There is a recovery taking place, and the figures show that, but it is a recovery for the few, not the many. It is a two-tier, two-speed recovery, just as today's budget is a two-tier budget. There are tax cuts that benefit the better off, while the rest are left to rot. The budget is about far more than balancing the books, and the debate today is about more than listing the tax and spend measures. This is a debate about the type of society we wish to build and the type of future we want for our children. Sinn Féin believes that a better, fairer, more equal and prosperous Ireland is possible. However, there is no chance that it can be achieved on the basis of the policies outlined today. The troika will be happy with what has been announced, but Irish society will continue to privilege the few over the many. It will continue as a society for the elites, not for citizens. Poverty, homelessness, health and education inequalities, unemployment and emigration will still be the daily reality for tens of thousands of people.

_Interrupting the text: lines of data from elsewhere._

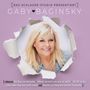 Gaby Baginsky: Das Schlager-Studio präsentiert:Gaby Baginsky, CD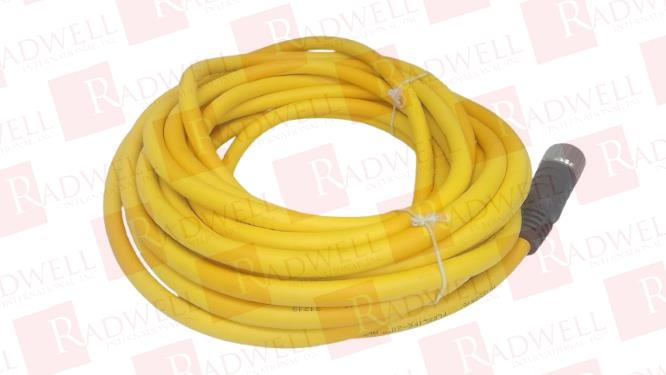 TURCK CKM 19-19-10/S101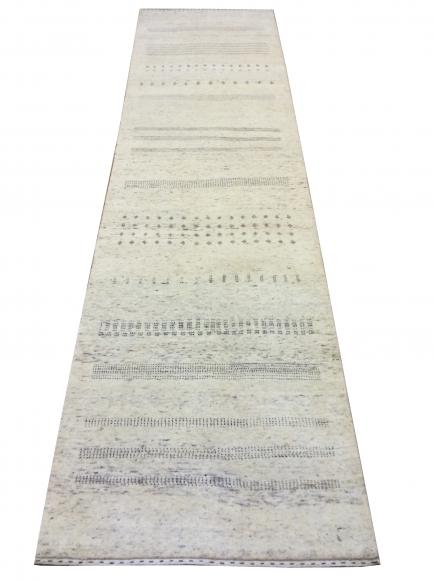 Gabbeh Loribaft Design - 1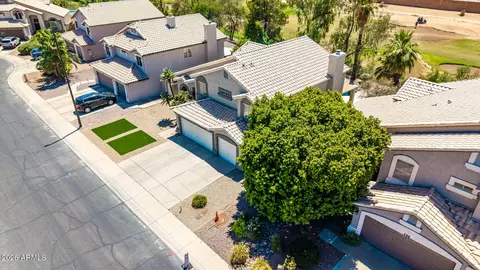 View/Area - 478 N Jackson St, Gilbert, AZ 85233 photo 15 of 16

The Minister, the Taoiseach and their colleagues lack vision. A century after the Easter Rising of 1916, when the women and men of this country dared to dream of a better future, the comparison with today's political class could not be starker. The disillusionment of W. B. Yeats with the lack of vision among his generation springs to mind:

What need you, being come to sense,

But fumble in a greasy till

And add the halfpence to the pence...
However, Yeats could also remember a different generation who had the courage to imagine a better society:
Yet they were of a different kind,

The names that stilled your childish play,

They have gone about the world like wind...
Ireland is crying out for a new generation who have the courage to lift their horizons above the greasy till, a generation who believe that a better Ireland is possible.

The winds of change are once again blowing and the failure of the Government to live up to the promises made in 2011 will be its undoing. The budget lacks ambition. It does not deal with the unemployment crisis, the housing crisis or the crisis in health. Once again, the Taoiseach is giving tax breaks to the rich while giving nothing to low and middle income earners. Even the modest measures outlined today protect the privilege and poverty in our society. For those reasons, I and my Sinn Féin colleagues will not support this budget.